AUTHOR CONTRIBUTIONS
VV and KH conceptualized the manuscript. MG and KH established the diagnosis of drug-resistant epilepsy, recruited the patients for neuropsychological evaluation, and provided clinical data. JC-A, AL-G, and PT-P participated in the neuropsychological assessment and interpretation of the data. JC-A managed the literature search, undertook the statistical analyses, and wrote the original draft. JC-A, EG-B, IC-L, KH, and VV wrote, reviewed, and edited the manuscript. All authors contributed to the article and approved the submitted version.
ACKNOWLEDGMENTS
This work was supported by the project PID2020-118992RB-I00 funded by MCIN/AEI/10.13039/501100011033. J.C.A. was supported by the Generalitat Valenciana (Valencian Government) under grant [number ACIF/2021/094].

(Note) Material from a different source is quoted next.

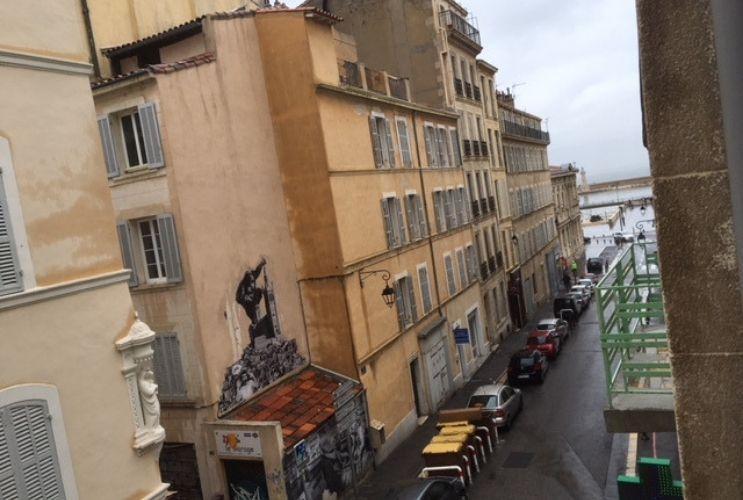 T2 panier Marseille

CONFLICT OF INTEREST STATEMENT
Author V. Villanueva has received honoraria and/or research funds from Angelini Pharma, Bial, Eisai, Jazz Pharmaceuticals, Neuraxpharm, Novartis, Nutricia, Takeda, UCB Pharma, and Xenon. The remaining authors have no conflicts of interest. We confirm that we have read the Journal's position on issues involved in ethical publication and affirm that this report is consistent with those guidelines.
Open Research
DATA AVAILABILITY STATEMENT
Data can be available to other researchers by contacting the corresponding author, KH, upon reasonable request.